Does Muscle Weigh More Than Fat?

Muscle does not weigh more than fat

A kilo of muscle weighs the same as a kilo of fat, or a kilo of feathers for that matter. In spite of what you might hear bandied about the place, muscle does not weigh more than fat.

What people actually mean when they say “muscle weighs more than fat” could be that muscle is more dense than fat, and therefore, a kilo of muscle takes up less room than a kilo of fat (think feathers compared to steel – a kg of feathers will take up much more room than a kilo of steel).

Losing fat and gaining muscle

Many weight loss articles, fitness trainers, and the like will advise you not to look at the scales too much if you are wanting to lose weight. Instead you should focus on how your feel generally. Whether you have more energy, do your clothes fit better, and I agree, these are great measures of whether or not an exercise program is effective.

However, if your goal is to lose weight, then you need to know how much you weigh, otherwise you’ll never know if you’ve reached your goal.

Part or the reasoning behind the “no scale policy” is that “muscle weighs more than fat” or more correctly, muscle takes up less room than fat. The theory goes, as you lose fat through exercise and portion control, and gain muscle through strength training, you could actually put on weight, because, well-muscle weighs more than fat, right?

Here’s the thing. You have to be doing an awful lot of heavy weight training to put on much muscle bulk, particularly if you are female. If you are new to weight training, and you really work out hard in the weights room (I’m talking lifting low repetition, heavy weight – anywhere between 1 and 6 reps being the maximum you could knock out for a given weight) and you keep that up, consistently, a minimum of 3 times per week for a year, with the appropriate variations and progressions in your lifting program,  you might, just might, put on 12kgs of muscle.

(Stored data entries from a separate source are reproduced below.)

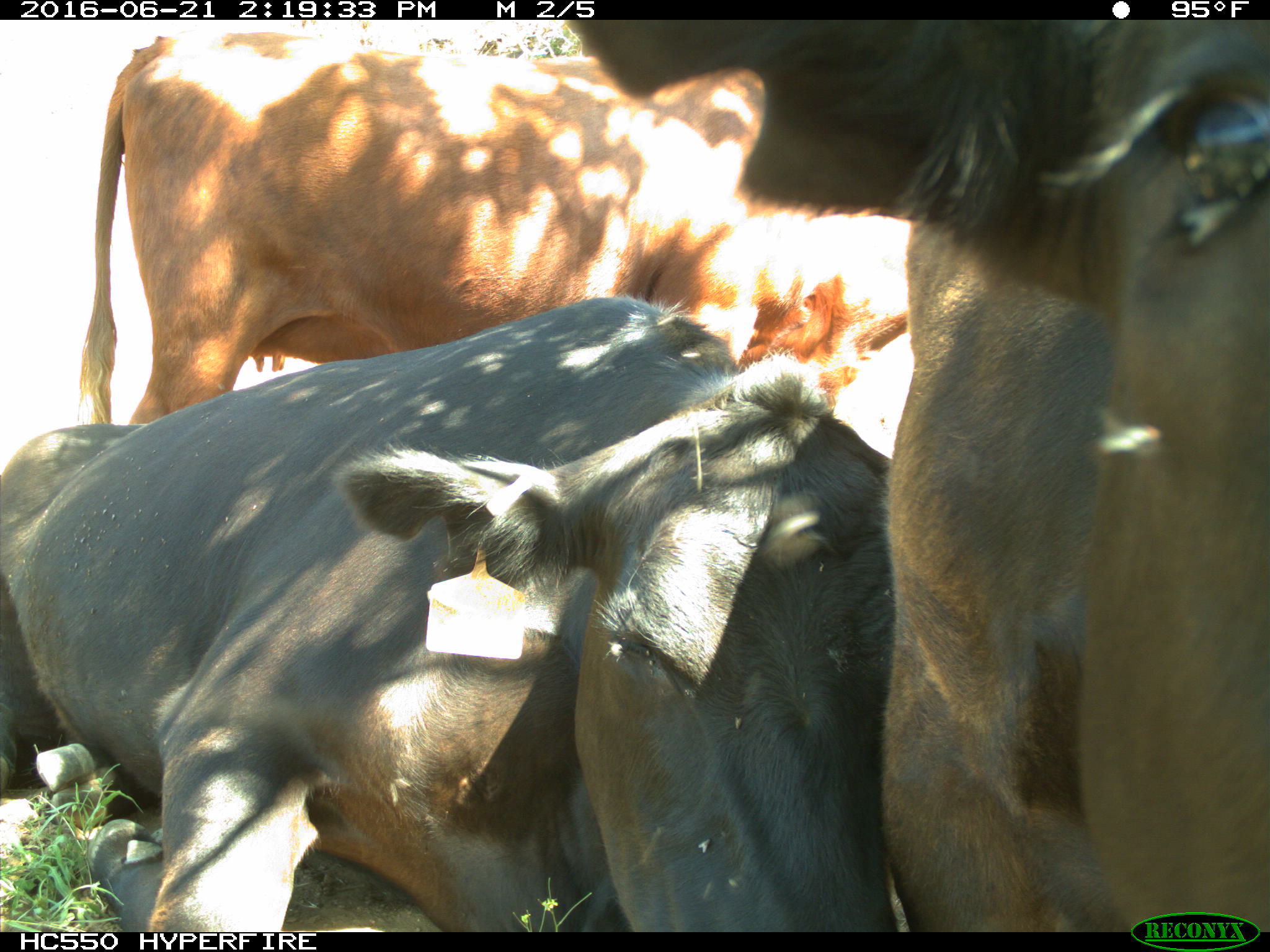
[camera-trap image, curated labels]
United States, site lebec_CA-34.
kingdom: Animalia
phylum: Chordata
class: Mammalia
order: Artiodactyla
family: Bovidae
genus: Bos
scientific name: Bos taurus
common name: domestic cow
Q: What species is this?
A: Bos taurus (domestic cow).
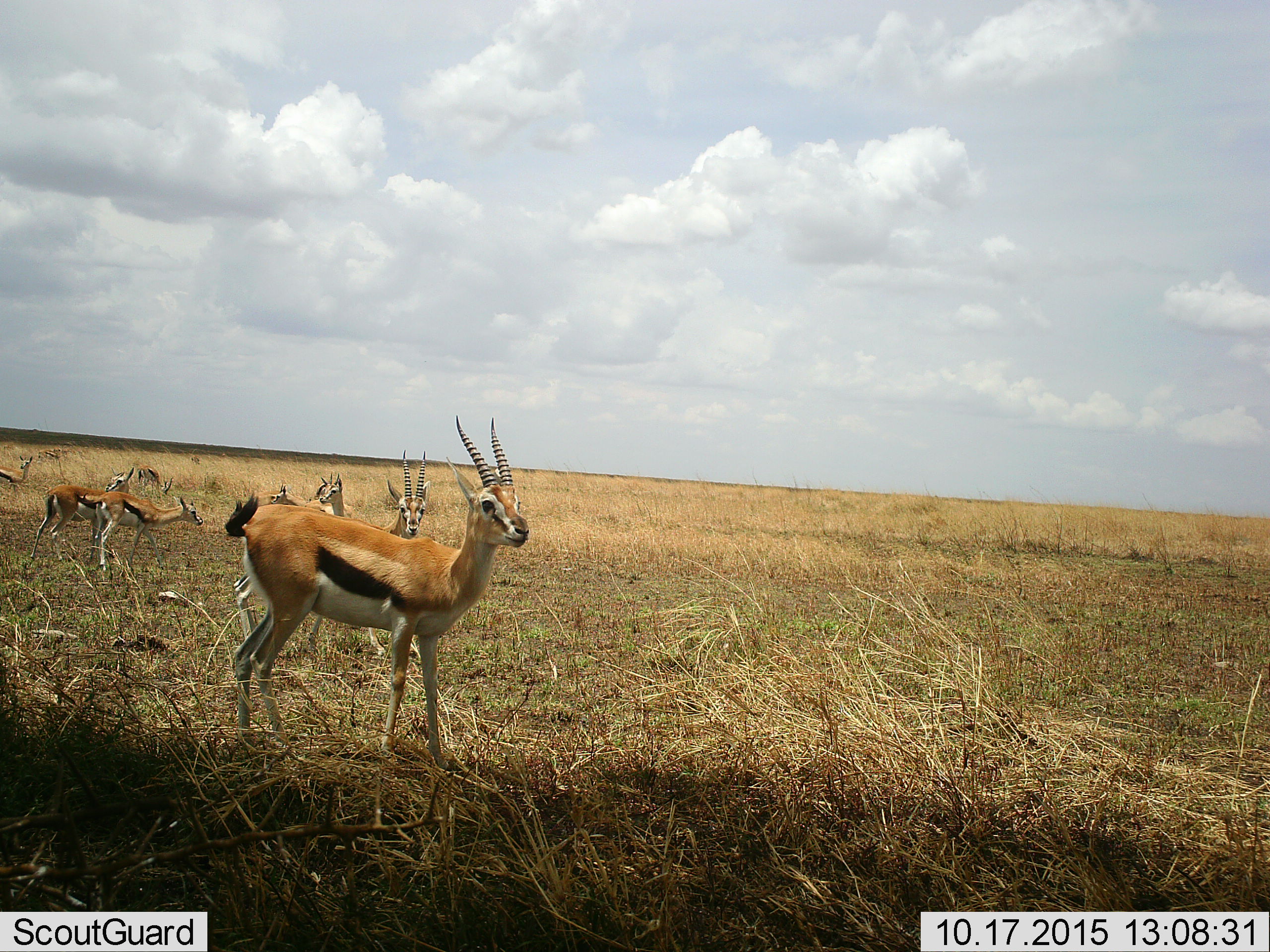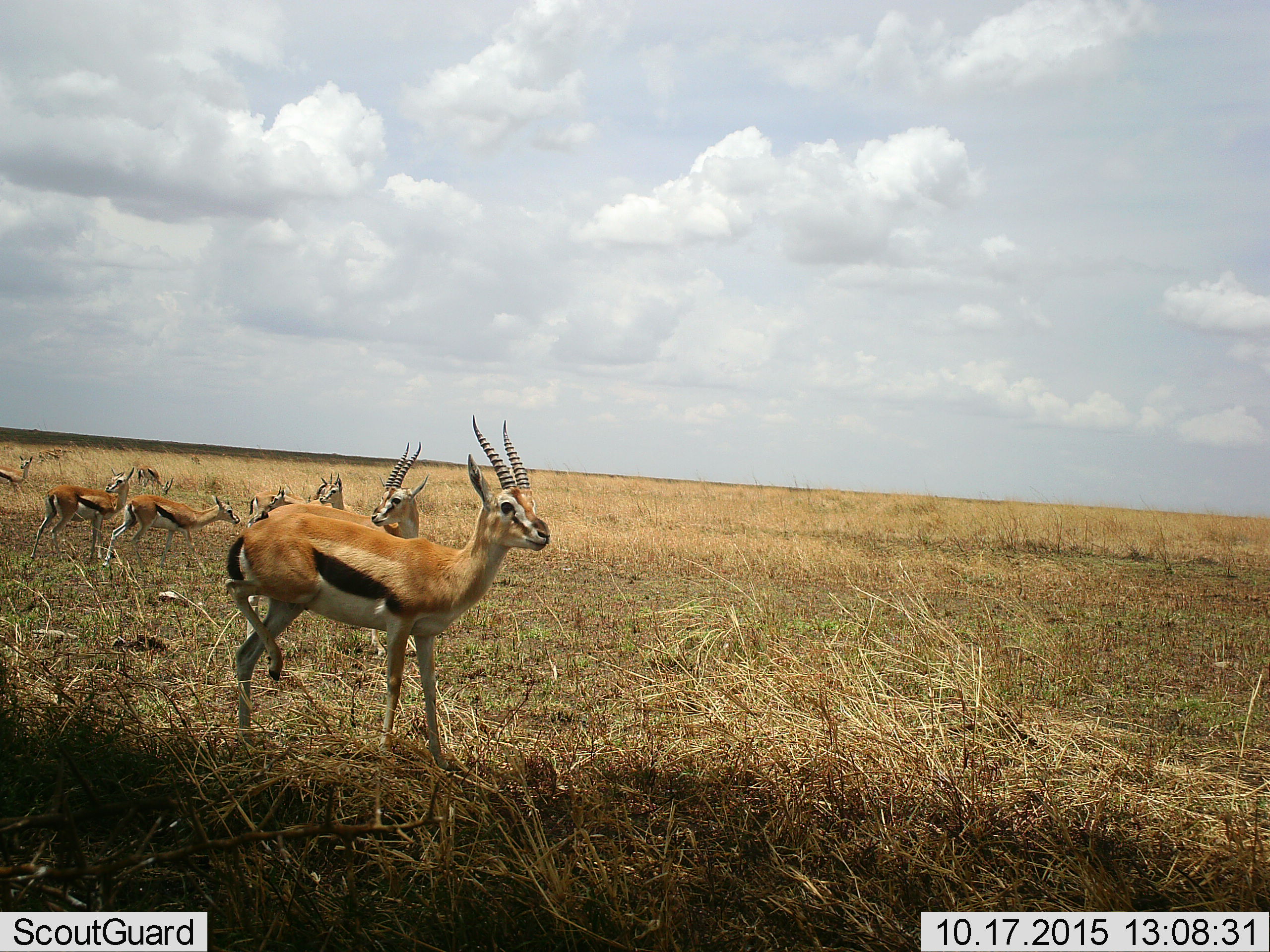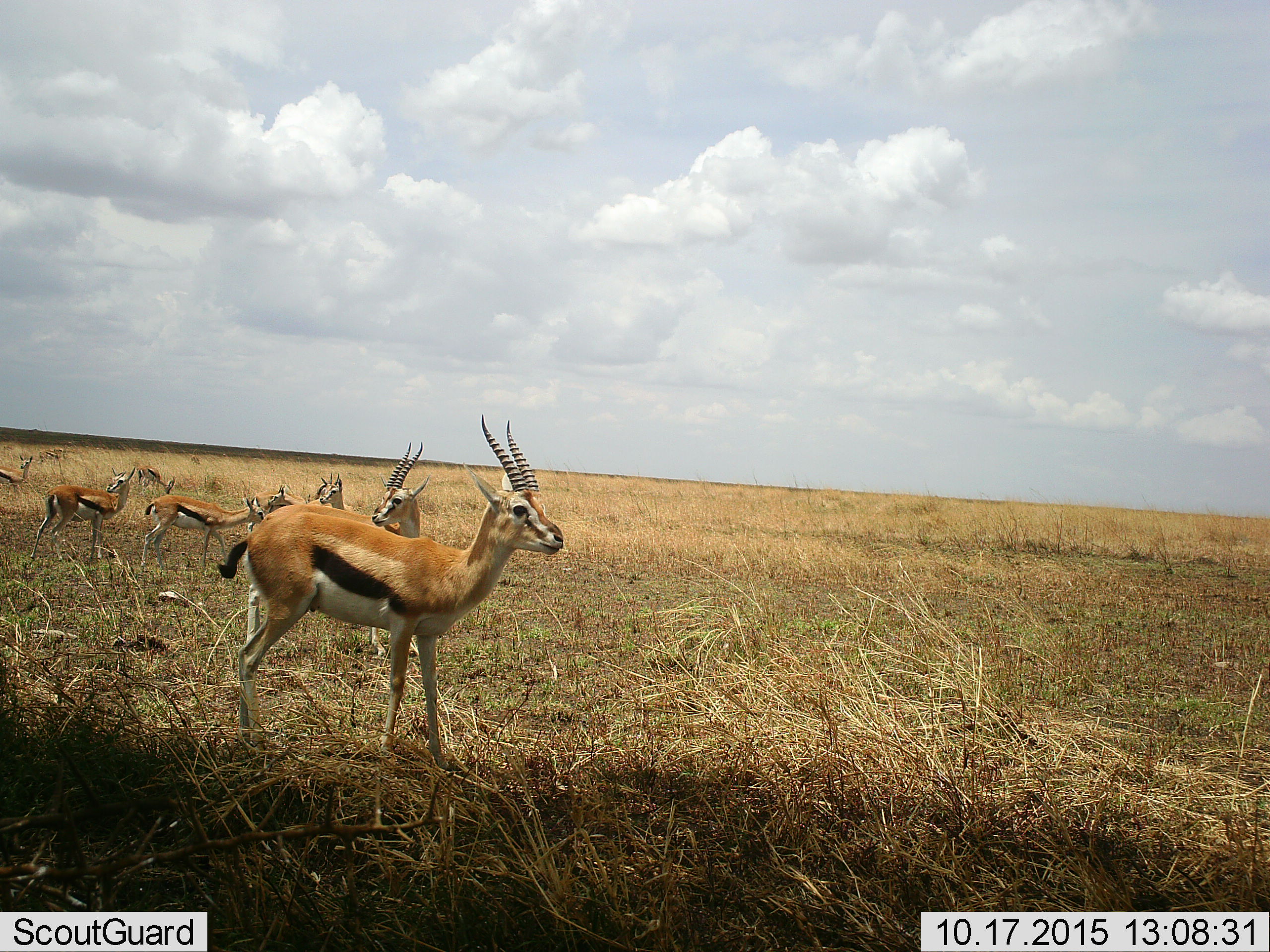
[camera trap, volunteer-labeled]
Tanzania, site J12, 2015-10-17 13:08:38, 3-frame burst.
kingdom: Animalia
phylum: Chordata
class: Mammalia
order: Artiodactyla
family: Bovidae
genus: Eudorcas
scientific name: Eudorcas thomsonii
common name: thomson's gazelle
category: gazellethomsons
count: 8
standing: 100%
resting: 0%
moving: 33%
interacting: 0%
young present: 22%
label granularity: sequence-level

That’s the equivalent of about 1 kg of muscle gain per month. A healthy weight loss schedule is considered to be half a kg per week, roughly 2 kg per month. So, whilst it might be comforting to think that the reason you’re not losing weight is because you’re laying down so much muscle, the truth is probably that you’re not losing as much body fat as you think.

Even if you are lifting like Atlas, and laying down a kilo of dense muscle per month, if your weight stays the same, it means either you’re not losing more than 1kg of body fat per month, or you are retaining a lot of fluid.

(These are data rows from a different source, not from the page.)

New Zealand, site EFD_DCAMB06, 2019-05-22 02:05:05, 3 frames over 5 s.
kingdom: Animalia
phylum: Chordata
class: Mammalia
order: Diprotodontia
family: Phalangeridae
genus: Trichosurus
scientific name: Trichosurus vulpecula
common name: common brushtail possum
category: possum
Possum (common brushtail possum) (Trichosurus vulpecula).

If you don’t have a lot of body fat to lose, say under 10kg, you might be perfectly happy with losing a kg of body fat per month, and putting on a kg of muscle per month –  keeping your weight at the same level. As muscle is denser than fat, that is, it doesn’t take up as much room as fat, you will most likely look and feel slimmer, and your clothes will fit better. Happy days.

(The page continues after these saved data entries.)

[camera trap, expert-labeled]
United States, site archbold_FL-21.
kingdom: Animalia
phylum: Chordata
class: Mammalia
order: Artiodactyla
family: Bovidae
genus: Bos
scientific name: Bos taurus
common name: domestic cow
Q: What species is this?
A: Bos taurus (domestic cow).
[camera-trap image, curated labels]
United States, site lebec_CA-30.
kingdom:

But, if you know you’ve been overdoing it on the eating front for quite a while, and you’re 10kg + heavier than you were back in the day, be sure you understand that you will actually need to see the numbers on the scale go down, to lose that body fat. All that body fat is not going to “turn into muscle”.

Did you know…

A great way to lose body fat is to run? Well, that is if you want to run for about an hour a day, every day of the week. That’ll see you lose your half a kg per week. I never recommend exercise alone for weight loss. It really is at least 80% about what you eat. Exercising is awesome however, for improving your mental well being, which is so important in getting your head around reigning in poor eating habits.

In Summary

To lose body fat, you’ll need to do more aerobic exercise (the sort that makes you puff a bit) some intense training – the sort that makes you huff and puff a lot, some resistance training – using your own body weight or resistance bands, free weights or machines (my least favourite option). And you’ll need to take in fewer calories. So, nothing different to what you already know really.